A new Trojan is targeting Macintosh computers. It has been discovered that SabPub, a backdoor that seeks to connect to remote command and control servers, comes in two variants, both of which can be easily patched with Apple’s Java updates and several antivirus apps designed specifically for the Mac.
Mac security specialist Intego reports
that “Yet another malware has been found to exploit the CVE-2012-0507 Java vulnerability with a drive by download.”
“SabPub is a backdoor that seeks to connect to remote command and control servers, presumably to harvest information on infected Macs."
"This malware installs in the user’s /Library/LaunchAgents folder, so no administrator password is needed. It places its code in the user’s /Library/Preferences folder (the com.apple.PubSabAgent.pfile),” reads the advisory.

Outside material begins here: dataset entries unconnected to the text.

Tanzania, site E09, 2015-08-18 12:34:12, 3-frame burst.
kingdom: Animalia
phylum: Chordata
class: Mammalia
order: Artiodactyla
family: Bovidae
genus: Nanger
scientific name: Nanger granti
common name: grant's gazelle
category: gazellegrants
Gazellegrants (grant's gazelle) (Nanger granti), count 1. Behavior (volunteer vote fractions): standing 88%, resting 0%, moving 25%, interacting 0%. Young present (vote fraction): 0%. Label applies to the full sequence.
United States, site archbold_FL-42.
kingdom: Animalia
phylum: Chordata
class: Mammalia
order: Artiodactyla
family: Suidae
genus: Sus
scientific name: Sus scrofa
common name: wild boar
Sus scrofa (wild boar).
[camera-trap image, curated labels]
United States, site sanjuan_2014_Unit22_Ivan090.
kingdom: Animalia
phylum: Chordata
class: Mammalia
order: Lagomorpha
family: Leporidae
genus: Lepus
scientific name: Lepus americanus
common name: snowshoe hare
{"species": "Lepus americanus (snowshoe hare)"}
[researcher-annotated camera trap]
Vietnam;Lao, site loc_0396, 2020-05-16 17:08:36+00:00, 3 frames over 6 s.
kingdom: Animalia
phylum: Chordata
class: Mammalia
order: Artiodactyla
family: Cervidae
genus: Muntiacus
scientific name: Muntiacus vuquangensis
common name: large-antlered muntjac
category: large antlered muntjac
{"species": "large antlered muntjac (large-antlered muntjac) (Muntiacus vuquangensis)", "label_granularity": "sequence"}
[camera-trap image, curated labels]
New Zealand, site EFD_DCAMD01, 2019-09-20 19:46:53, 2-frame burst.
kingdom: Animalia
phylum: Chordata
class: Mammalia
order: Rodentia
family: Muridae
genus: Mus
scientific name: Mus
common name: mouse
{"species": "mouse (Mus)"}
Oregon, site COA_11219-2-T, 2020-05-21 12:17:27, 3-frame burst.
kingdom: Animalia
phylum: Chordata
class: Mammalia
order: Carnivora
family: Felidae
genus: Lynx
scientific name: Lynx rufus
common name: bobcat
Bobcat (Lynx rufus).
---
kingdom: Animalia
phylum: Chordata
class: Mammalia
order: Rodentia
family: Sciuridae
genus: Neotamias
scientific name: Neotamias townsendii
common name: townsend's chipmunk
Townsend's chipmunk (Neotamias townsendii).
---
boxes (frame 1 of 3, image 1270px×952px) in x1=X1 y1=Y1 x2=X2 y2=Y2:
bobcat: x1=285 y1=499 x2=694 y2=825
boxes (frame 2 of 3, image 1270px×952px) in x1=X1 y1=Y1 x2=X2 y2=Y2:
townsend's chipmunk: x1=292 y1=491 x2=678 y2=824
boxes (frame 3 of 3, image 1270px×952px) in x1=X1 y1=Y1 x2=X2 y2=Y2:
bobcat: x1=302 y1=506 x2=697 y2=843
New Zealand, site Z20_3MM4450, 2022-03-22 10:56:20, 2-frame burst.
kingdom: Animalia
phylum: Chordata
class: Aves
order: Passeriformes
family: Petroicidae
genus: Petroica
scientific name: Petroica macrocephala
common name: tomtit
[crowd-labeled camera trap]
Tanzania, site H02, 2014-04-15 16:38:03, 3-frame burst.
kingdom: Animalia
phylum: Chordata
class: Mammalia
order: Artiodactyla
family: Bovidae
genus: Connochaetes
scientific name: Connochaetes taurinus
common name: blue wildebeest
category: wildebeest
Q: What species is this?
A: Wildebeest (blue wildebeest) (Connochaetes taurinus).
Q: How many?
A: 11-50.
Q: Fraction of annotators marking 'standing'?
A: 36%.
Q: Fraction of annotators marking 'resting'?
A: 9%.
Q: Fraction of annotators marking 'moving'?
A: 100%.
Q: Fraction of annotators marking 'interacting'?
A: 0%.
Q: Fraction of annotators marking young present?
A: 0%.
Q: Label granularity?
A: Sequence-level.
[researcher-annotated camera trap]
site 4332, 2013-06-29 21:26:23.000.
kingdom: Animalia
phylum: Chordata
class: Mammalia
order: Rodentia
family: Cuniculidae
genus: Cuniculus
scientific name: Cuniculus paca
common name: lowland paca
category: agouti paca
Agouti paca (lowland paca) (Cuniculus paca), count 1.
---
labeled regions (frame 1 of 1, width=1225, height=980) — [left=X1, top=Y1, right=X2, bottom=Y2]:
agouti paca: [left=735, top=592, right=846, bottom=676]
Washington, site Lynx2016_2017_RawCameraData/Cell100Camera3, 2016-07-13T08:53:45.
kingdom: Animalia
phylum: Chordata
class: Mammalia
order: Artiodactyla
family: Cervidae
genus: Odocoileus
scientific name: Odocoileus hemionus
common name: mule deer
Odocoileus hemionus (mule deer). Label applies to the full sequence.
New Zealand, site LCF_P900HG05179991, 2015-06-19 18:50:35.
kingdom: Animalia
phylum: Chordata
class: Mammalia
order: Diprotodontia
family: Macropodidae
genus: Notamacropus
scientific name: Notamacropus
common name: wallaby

Intego reports that their initial findings churned up an offline command and control server, but that the server later went online:
“Initially, the command and control server that this malware tried to connect to was off-line, but Intego’s malware researchers have found it to be accessible today,” according to the Austin, Texas-based security vendor.
The Mac antivirus company claims to have seen a few samples of the malware, but clarifies that it “does not yet seem to be widely distributed.” Intego clarifies that the risk is low, and that customers can easily stay out of harm’s way by installing the latest updates from Apple.
“It is worth noting that the Java vulnerability this malware uses was patched by Apple ten days ago. So Mac users should make sure that they have their Java up to date.”
As usual, Intego doesn’t miss out on the chance to notify Mac users that “Intego’s Mac antivirus, VirusBarrier X6 with malware definitions dated April 12, 2012 or later, will detect and remove the SabPub backdoor.”